Carriers rise to the emissions challenge in HK
Container lines’ penchant for acting collectively could be used as a force for good when it comes to curbing ship emissions in Asia.
This will certainly be good news for the people living in the heavily populated areas crammed up against the port and along the channel.
Maersk made its low sulphur decision following consultations with Hong Kong’s Civic Exchange, a group promoting cleaner air (among other issues). APL soon jumped on the green wagon and it now seems the rest of the lines will soon also be on board.
But this has miffed Hong Kong-based OOCL, according to the South China Morning Post. There was apparently a “gentleman’s agreement” that the switch to cleaner low sulphur fuel would be made collectively on January 1, but Maersk and APL jumped the gun.

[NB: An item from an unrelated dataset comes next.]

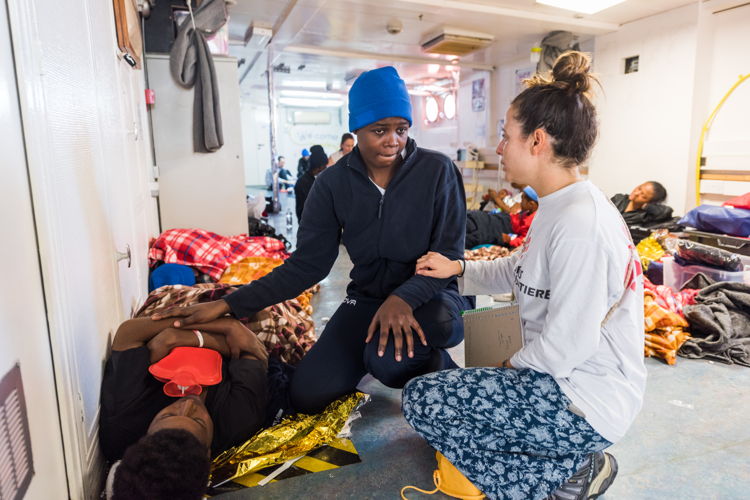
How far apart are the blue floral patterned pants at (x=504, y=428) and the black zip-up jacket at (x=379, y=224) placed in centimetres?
41

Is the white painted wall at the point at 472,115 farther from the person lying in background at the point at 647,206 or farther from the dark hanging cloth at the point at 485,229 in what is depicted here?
the dark hanging cloth at the point at 485,229

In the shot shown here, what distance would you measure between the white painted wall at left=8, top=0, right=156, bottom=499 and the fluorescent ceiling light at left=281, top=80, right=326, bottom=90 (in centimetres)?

Whether that was the case or not, it is a welcome move by the shipping industry, even if some feelings were hurt. When it comes to clean air, the sooner the better.
A third of the emissions measured in the Kwai Chung port area by the city’s Environmental Protection Department are from ocean vessels and switching from the heavily polluting diesel bunker fuel to a cleaner version will improve the lives of hundreds of thousands of people in the area.
It may also spur other ports across Asia to encourage lines to adopt the same practice. When Maersk made the announcement that it was switching to clean fuel in Hong Kong the carrier said the move would cost it US$1 million a year. Asked whether the line would use low sulphur fuel in all Asian ports, the Danish giant said it would be at a competitive disadvantage unless all the lines followed suit.
So there is the challenge for the carriers. Prove that your drive to cut down on harmful emissions is more than just pretty words on a corporate social responsibility brochure and extend the low sulphur fuel switch to all Asian ports.
And please don’t slap on a “Clean Bunker Fuel Adjustment Surcharge”. That would just be too much.